Cela n’infirme pas la thèse de Bordiga sur la « langue nationale » comme langue de la classe dominante mais la relativise énormément dans la mesure où on ne peut faire coïncider « nation » et langue dite « nationale » qui est imposée. Le manque de relativité sociale et historique de Bordiga vient d’une vision essentialiste de la nation comme moment premier et non construit. La thèse de Bordiga sur la « langue nationale » présuppose la nation come entité potentiellement déjà là (l’ethnie, le sang…) et à mettre en forme, alors que c’est sa construction qui fait la nation. Même si cette construction n’est pas le fruit du hasard. Une revendication de langue nationale peut s’opposer à une révolution « antiféodale » comme en témoignent les Tchèques et les Slaves du sud entre 1848-1852 contre la bourgeoisie et les aristocrates allemands et Hongrois. Les paysans polonais eux-mêmes refusent, en 1846, de s’engager derrière leurs seigneurs contre l’Autriche et se livrent à un massacre de nobles, ce qui fit hésiter ces derniers, en 1848, à leur faire appel contre le pouvoir autrichien.

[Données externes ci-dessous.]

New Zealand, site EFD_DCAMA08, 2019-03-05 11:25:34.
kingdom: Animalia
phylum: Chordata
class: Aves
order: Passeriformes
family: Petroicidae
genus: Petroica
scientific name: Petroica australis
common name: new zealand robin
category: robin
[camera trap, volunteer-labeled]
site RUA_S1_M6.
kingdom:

Quelques erreurs bizarres dans le texte de Bordiga : « les gens cultivés parlaient Latin, le peuple toscan » (p.19). Pétrarque puis Dante, le papiste, écrivent en toscan qui contrairement à l’affirmation de Bordiga n’est pas la langue du peuple, au moment de l’unification italienne, le toscan est parlé alors par moins de 5% de la population « italienne » ; en revanche Spinoza, précurseur des Lumières bourgeoises, écrit en latin.
Comme la quasi-totalité des auteurs s’attaquant à la question nationale, la formation et la définition du territoire national sont laissées dans l’ombre, toujours considérées comme un donné, un acquis. Au pire, comme chez Bordiga, l’ethnie, le sang, la race – tous ces termes étant confondus – semblent être la présupposition du territoire.

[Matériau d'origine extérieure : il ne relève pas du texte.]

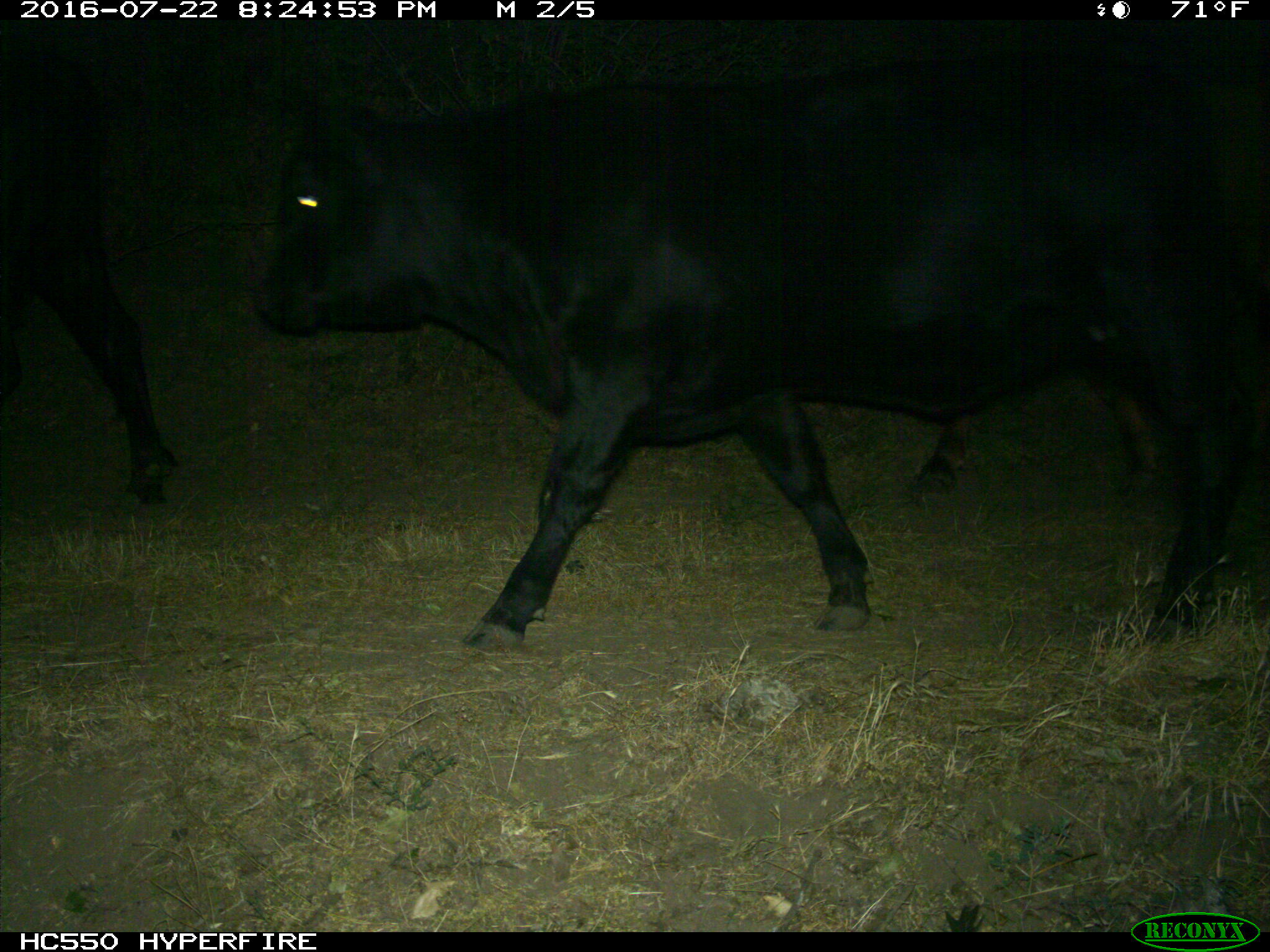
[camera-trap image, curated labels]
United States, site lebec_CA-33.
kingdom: Animalia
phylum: Chordata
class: Mammalia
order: Artiodactyla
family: Bovidae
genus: Bos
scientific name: Bos taurus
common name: domestic cow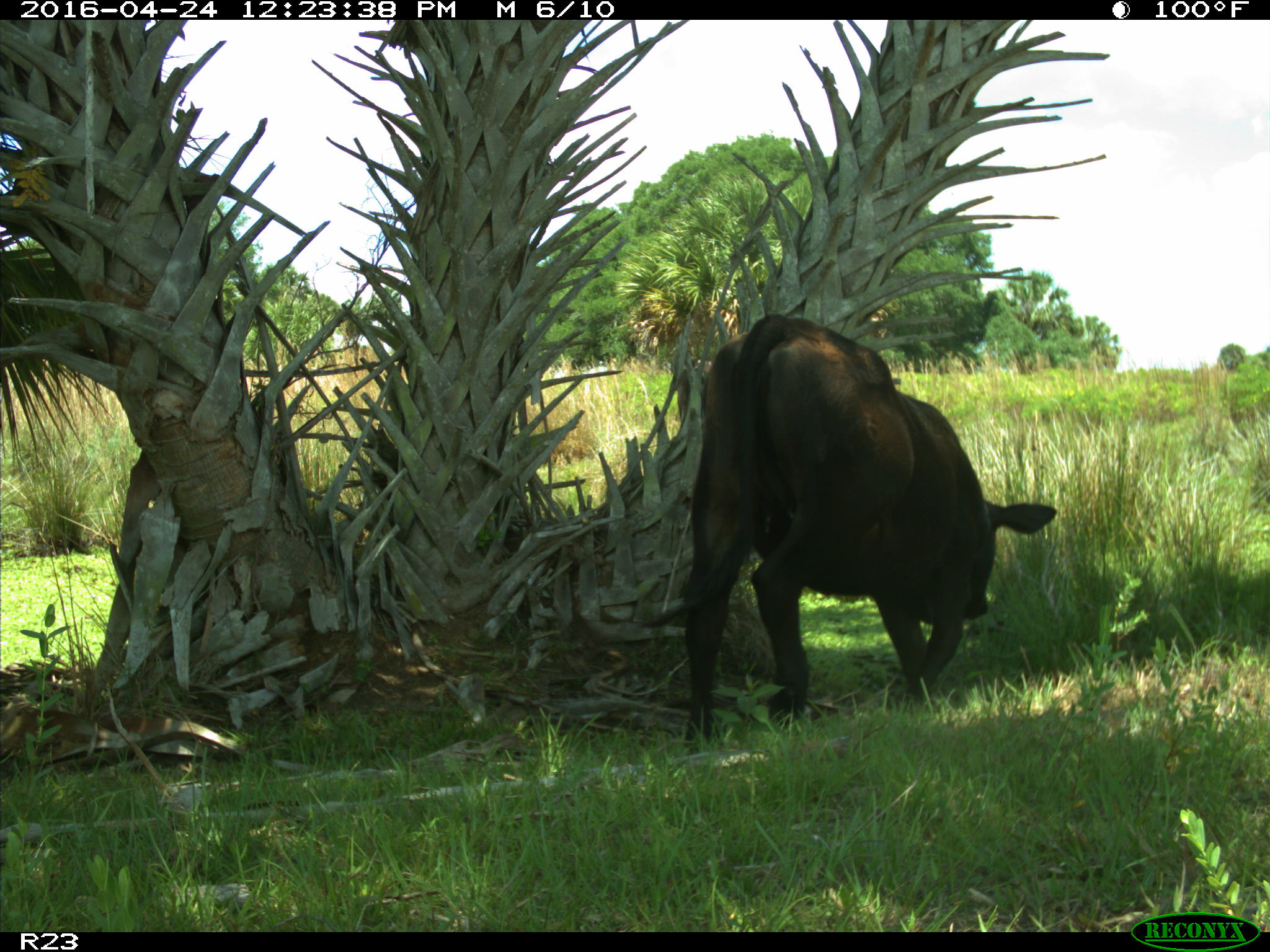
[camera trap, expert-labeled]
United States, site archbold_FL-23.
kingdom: Animalia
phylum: Chordata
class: Mammalia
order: Artiodactyla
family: Bovidae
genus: Bos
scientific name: Bos taurus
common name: domestic cow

Deuxième partie (14 pages)
Le poids relatif du facteur national dans les différents modes historiques de production. Interprétation marxiste de la lutte politique.
- De la race à la nation
« Le passage du groupe ethnique, ou “peuple”, à la “nation”, ne se produit qu’en liaison avec l’apparition de l’Etat politique, dont les caractéristiques fondamentales sont la délimitation territoriale et l’organisation de la force armée, ce passage ne peut donc se faire qu’après la dissolution du communisme primitif et la formation des classes sociales.» (p.1).
[Pour le « marxisme », le concept de « communisme primitif » est une pure construction théorique nécessaire à la grande dialectique de la négation de la négation avec son passage obligé par l’aliénation, et visant à faire du communisme une sorte de nécessité anthropologique de l’espèce. Pour la bourgeoisie, la notion a une valeur idéologique différente, elle expose le passage du désordre indifférencié à l’ordre, de même que l’invention du matriarcat justifie la mise en ordre patriarcale.]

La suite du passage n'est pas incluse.